EXERCISE DETAILS >> Could you reproduce every row below word for word, leaving out the pictures?

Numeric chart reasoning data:
□ □ □

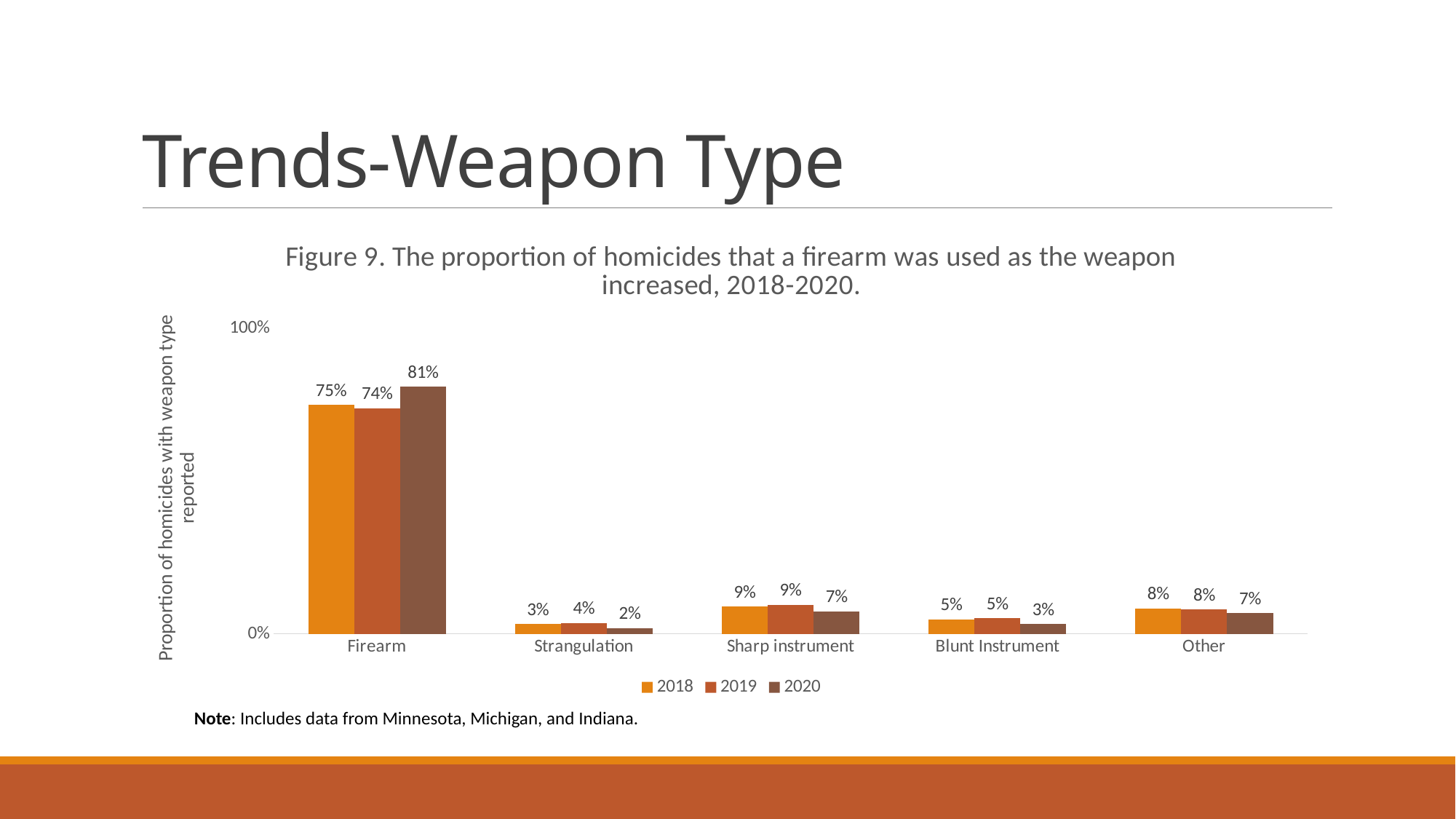
What is the y-axis label of the chart? Proportion of homicides with weapon type reported What is the difference between the Firearm values for 2020 and 2018? 6% What kind of chart is shown on the slide? Bar chart Which weapon type has the lowest value in 2020? Strangulation What is the value for Sharp instrument in 2018? 9% Which weapon type has the highest value in 2018? Firearm How many series does the legend list? 3 What is the value for Firearm in 2020? 81% What is the value for Strangulation in 2019? 4% Which is larger, the 2019 value for Other or the 2019 value for Blunt Instrument? Other What is the value for Blunt Instrument in 2020? 3% How many weapon type categories are shown on the x axis? 5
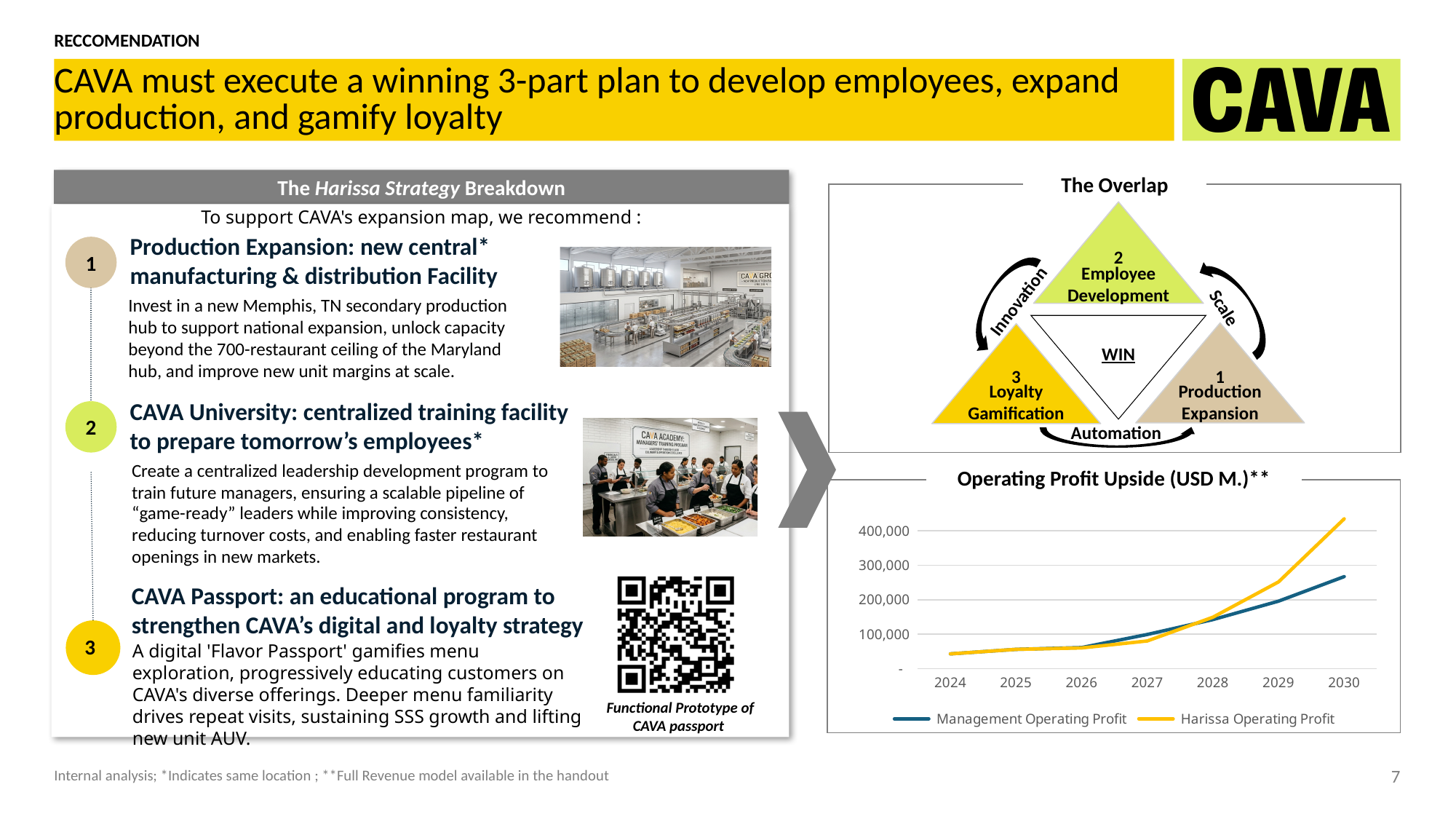
In the "Operating Profit Upside (USD M.)" chart, which year has the highest Harissa Operating Profit value? 2030 What is the title of the line chart on the slide? Operating Profit Upside (USD M.)** In the "Operating Profit Upside (USD M.)" chart, does the Harissa Operating Profit line rise or fall from 2024 to 2030? rise In the "Operating Profit Upside (USD M.)" chart, which series is drawn in yellow? Harissa Operating Profit How many series does the legend of the "Operating Profit Upside (USD M.)" chart list? 2 In the "Operating Profit Upside (USD M.)" chart, which series has the higher value in 2030, Management Operating Profit or Harissa Operating Profit? Harissa Operating Profit How many years are plotted on the x axis of the "Operating Profit Upside (USD M.)" chart? 7 In the "Operating Profit Upside (USD M.)" chart, is the Harissa Operating Profit value for 2030 greater or less than 400,000? greater In the "Operating Profit Upside (USD M.)" chart, is the Management Operating Profit value for 2030 greater or less than 300,000? less In the "Operating Profit Upside (USD M.)" chart, is the Harissa Operating Profit value for 2029 greater or less than 200,000? greater What kind of chart is the "Operating Profit Upside (USD M.)" chart? line chart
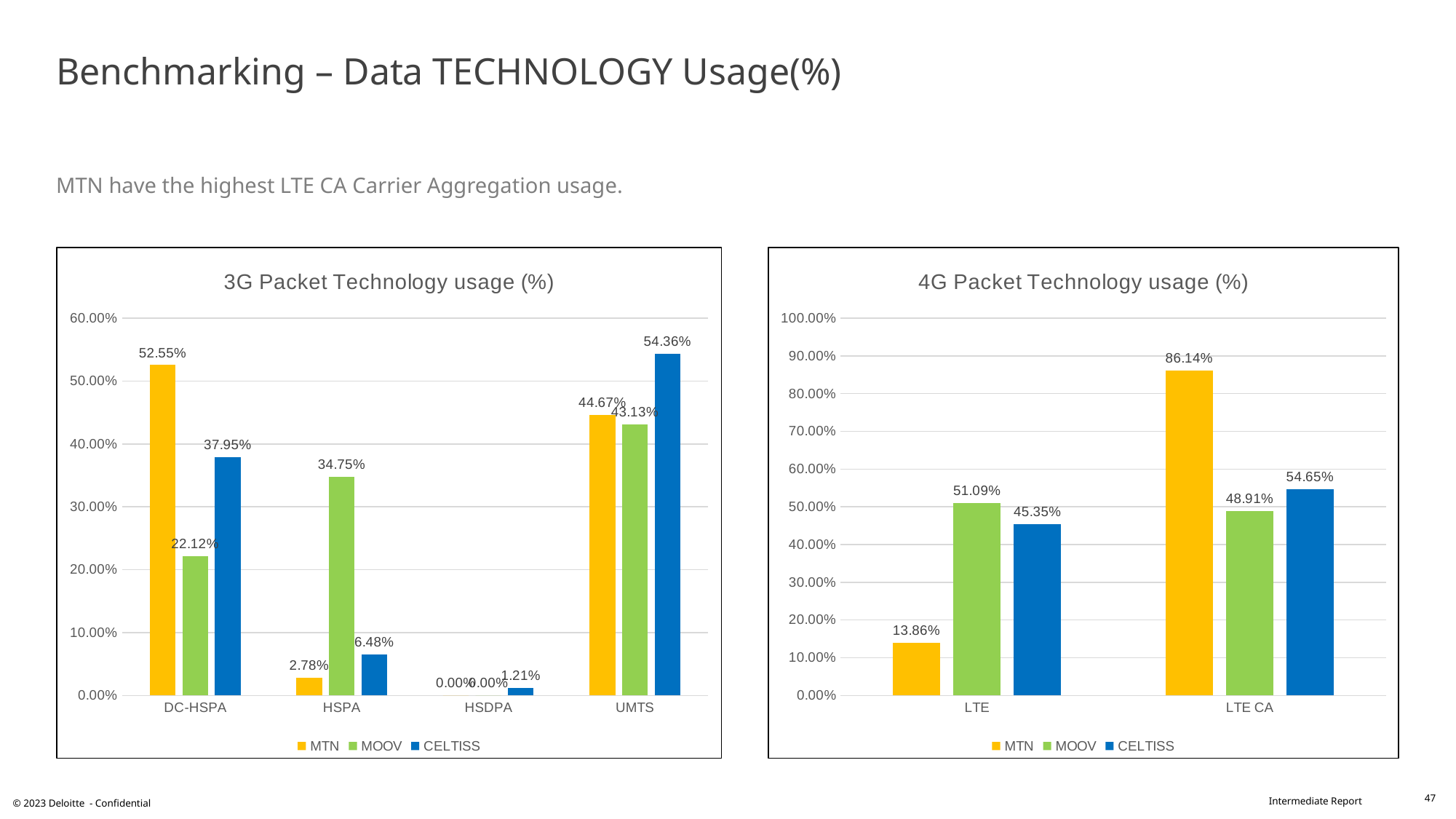
In the 4G Packet Technology usage (%) chart, what is the value for MOOV at LTE? 51.09% In the 4G Packet Technology usage (%) chart, which operator has the lowest value at LTE? MTN In the 3G Packet Technology usage (%) chart, how many technology categories are shown on the x axis? 4 In the 3G Packet Technology usage (%) chart, what is the value for MTN at DC-HSPA? 52.55% In the 4G Packet Technology usage (%) chart, is the value for CELTISS at LTE CA larger or smaller than the value for MOOV at LTE CA? larger In the 4G Packet Technology usage (%) chart, what is the value for MTN at LTE CA? 86.14% In the 3G Packet Technology usage (%) chart, what is the value for MOOV at HSPA? 34.75% In the 4G Packet Technology usage (%) chart, what is the difference between MTN and MOOV at LTE CA? 37.23% In the 3G Packet Technology usage (%) chart, what is the difference between MTN and MOOV at DC-HSPA? 30.43% In the 3G Packet Technology usage (%) chart, which operator has the highest value at UMTS? CELTISS How many series does the legend of the 4G Packet Technology usage (%) chart list? 3 In the 3G Packet Technology usage (%) chart, what is the value for CELTISS at HSDPA? 1.21%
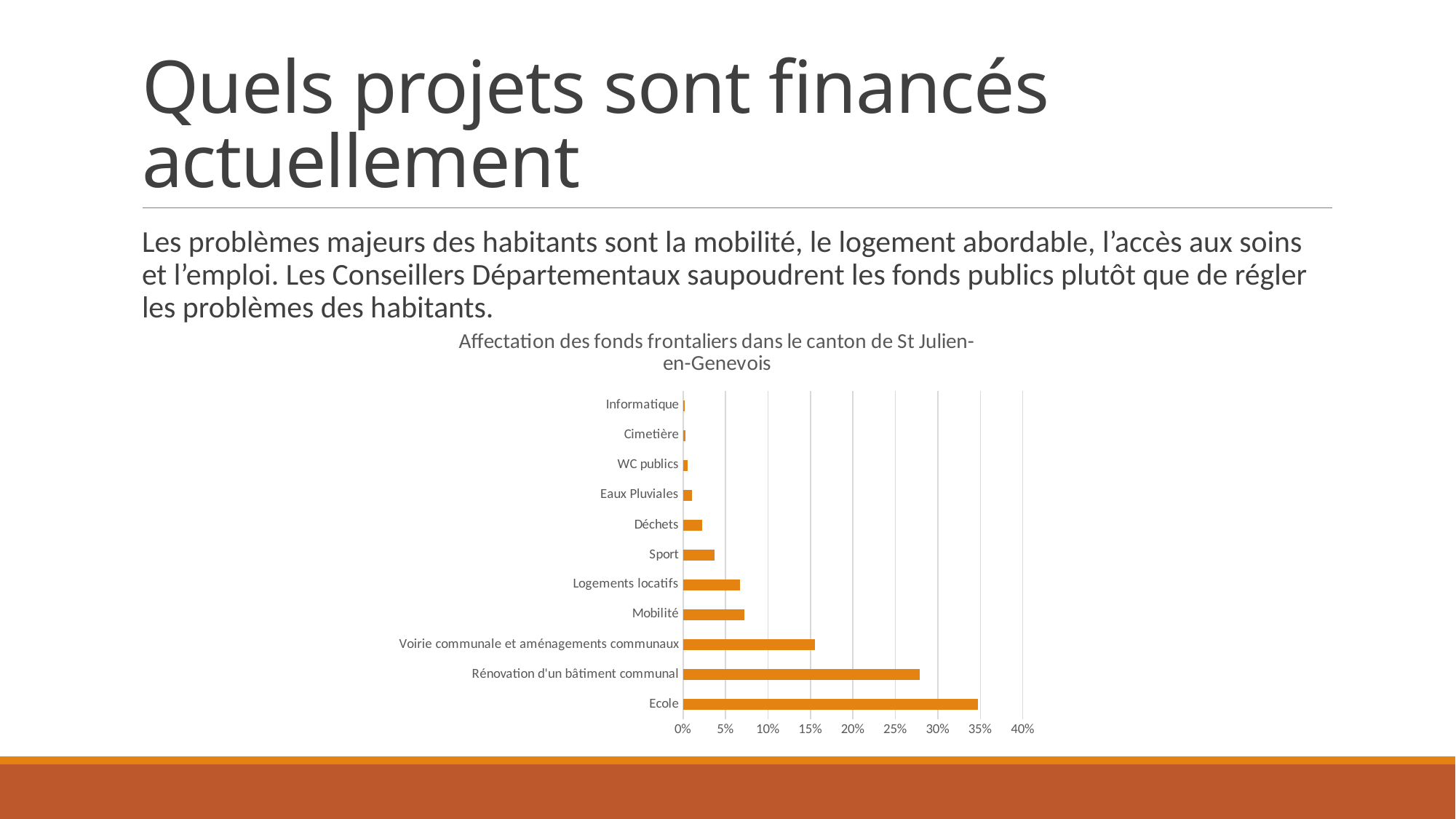
Is the value for Mobilité greater or less than 5%? greater Is the value for Sport greater or less than 5%? less Is the value for Rénovation d'un bâtiment communal greater or less than 25%? greater How many categories are plotted in the chart? 11 Which is larger, the value for Ecole or the value for Rénovation d'un bâtiment communal? Ecole What is the title of the chart? Affectation des fonds frontaliers dans le canton de St Julien-en-Genevois Which category has the highest value in the chart? Ecole Which is larger, the value for Voirie communale et aménagements communaux or the value for Mobilité? Voirie communale et aménagements communaux What kind of chart is shown on the slide? bar chart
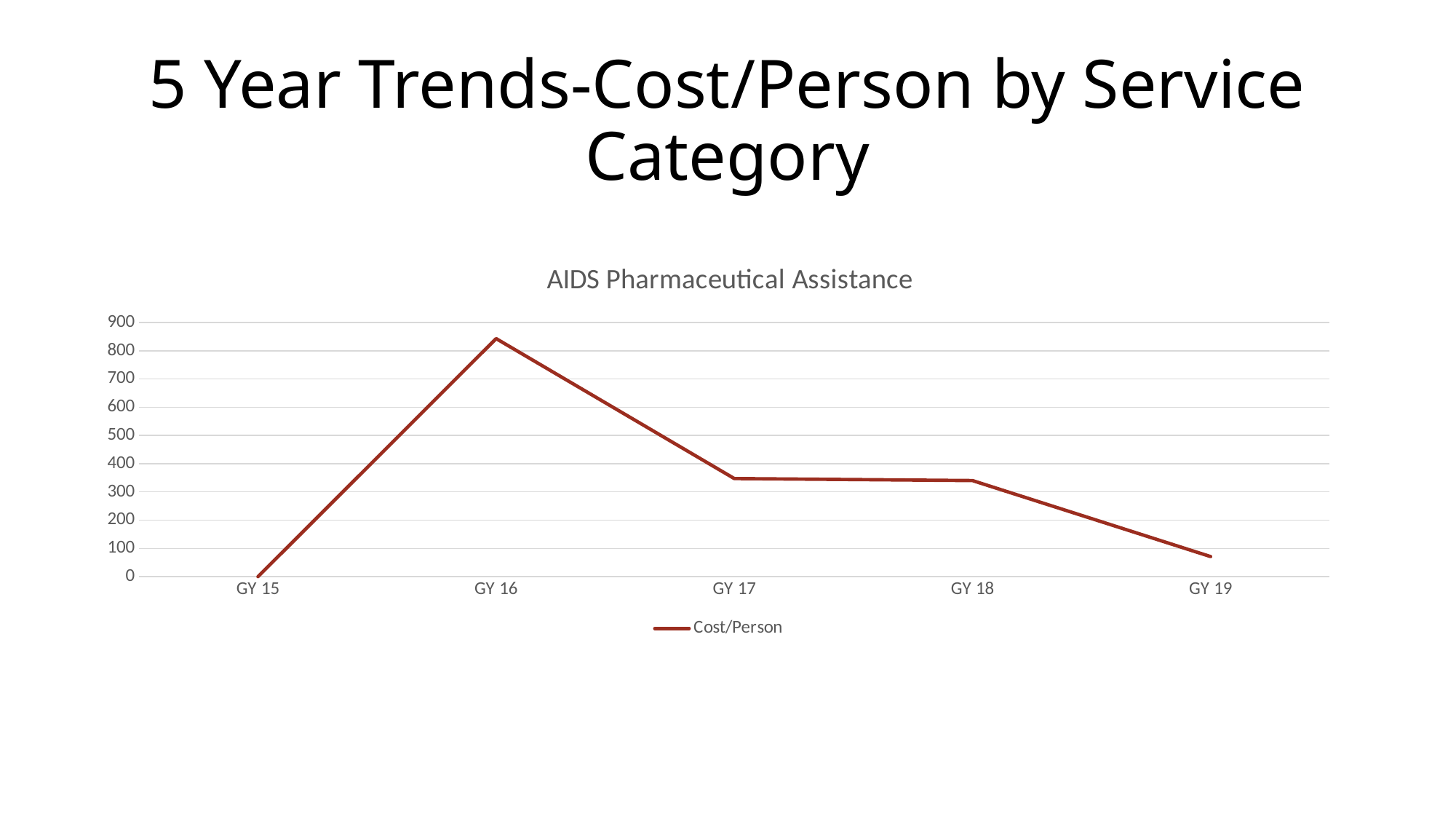
Is the Cost/Person value for GY 17 greater or less than 400? less What is the title of the chart? AIDS Pharmaceutical Assistance Does the Cost/Person rise or fall from GY 16 to GY 19? Fall Is the Cost/Person value for GY 19 greater or less than 100? less Which grant year has the lowest Cost/Person? GY 15 How many grant years are plotted on the x axis? 5 Which grant year has the highest Cost/Person? GY 16 Is the Cost/Person value for GY 16 greater or less than 800? greater How many series does the legend list? 1 What is the name of the series shown in the legend? Cost/Person What type of chart is shown on the slide? Line chart What is the Cost/Person value for GY 15? 0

□ □ □

RESULT FOR THIS EXERCISE >>
What is the y-axis label of the chart? Proportion of homicides with weapon type reported What is the difference between the Firearm values for 2020 and 2018? 6% What kind of chart is shown on the slide? Bar chart Which weapon type has the lowest value in 2020? Strangulation What is the value for Sharp instrument in 2018? 9% Which weapon type has the highest value in 2018? Firearm How many series does the legend list? 3 What is the value for Firearm in 2020? 81% What is the value for Strangulation in 2019? 4% Which is larger, the 2019 value for Other or the 2019 value for Blunt Instrument? Other What is the value for Blunt Instrument in 2020? 3% How many weapon type categories are shown on the x axis? 5
In the "Operating Profit Upside (USD M.)" chart, which year has the highest Harissa Operating Profit value? 2030 What is the title of the line chart on the slide? Operating Profit Upside (USD M.)** In the "Operating Profit Upside (USD M.)" chart, does the Harissa Operating Profit line rise or fall from 2024 to 2030? rise In the "Operating Profit Upside (USD M.)" chart, which series is drawn in yellow? Harissa Operating Profit How many series does the legend of the "Operating Profit Upside (USD M.)" chart list? 2 In the "Operating Profit Upside (USD M.)" chart, which series has the higher value in 2030, Management Operating Profit or Harissa Operating Profit? Harissa Operating Profit How many years are plotted on the x axis of the "Operating Profit Upside (USD M.)" chart? 7 In the "Operating Profit Upside (USD M.)" chart, is the Harissa Operating Profit value for 2030 greater or less than 400,000? greater In the "Operating Profit Upside (USD M.)" chart, is the Management Operating Profit value for 2030 greater or less than 300,000? less In the "Operating Profit Upside (USD M.)" chart, is the Harissa Operating Profit value for 2029 greater or less than 200,000? greater What kind of chart is the "Operating Profit Upside (USD M.)" chart? line chart
In the 4G Packet Technology usage (%) chart, what is the value for MOOV at LTE? 51.09% In the 4G Packet Technology usage (%) chart, which operator has the lowest value at LTE? MTN In the 3G Packet Technology usage (%) chart, how many technology categories are shown on the x axis? 4 In the 3G Packet Technology usage (%) chart, what is the value for MTN at DC-HSPA? 52.55% In the 4G Packet Technology usage (%) chart, is the value for CELTISS at LTE CA larger or smaller than the value for MOOV at LTE CA? larger In the 4G Packet Technology usage (%) chart, what is the value for MTN at LTE CA? 86.14% In the 3G Packet Technology usage (%) chart, what is the value for MOOV at HSPA? 34.75% In the 4G Packet Technology usage (%) chart, what is the difference between MTN and MOOV at LTE CA? 37.23% In the 3G Packet Technology usage (%) chart, what is the difference between MTN and MOOV at DC-HSPA? 30.43% In the 3G Packet Technology usage (%) chart, which operator has the highest value at UMTS? CELTISS How many series does the legend of the 4G Packet Technology usage (%) chart list? 3 In the 3G Packet Technology usage (%) chart, what is the value for CELTISS at HSDPA? 1.21%
Is the value for Mobilité greater or less than 5%? greater Is the value for Sport greater or less than 5%? less Is the value for Rénovation d'un bâtiment communal greater or less than 25%? greater How many categories are plotted in the chart? 11 Which is larger, the value for Ecole or the value for Rénovation d'un bâtiment communal? Ecole What is the title of the chart? Affectation des fonds frontaliers dans le canton de St Julien-en-Genevois Which category has the highest value in the chart? Ecole Which is larger, the value for Voirie communale et aménagements communaux or the value for Mobilité? Voirie communale et aménagements communaux What kind of chart is shown on the slide? bar chart
Is the Cost/Person value for GY 17 greater or less than 400? less What is the title of the chart? AIDS Pharmaceutical Assistance Does the Cost/Person rise or fall from GY 16 to GY 19? Fall Is the Cost/Person value for GY 19 greater or less than 100? less Which grant year has the lowest Cost/Person? GY 15 How many grant years are plotted on the x axis? 5 Which grant year has the highest Cost/Person? GY 16 Is the Cost/Person value for GY 16 greater or less than 800? greater How many series does the legend list? 1 What is the name of the series shown in the legend? Cost/Person What type of chart is shown on the slide? Line chart What is the Cost/Person value for GY 15? 0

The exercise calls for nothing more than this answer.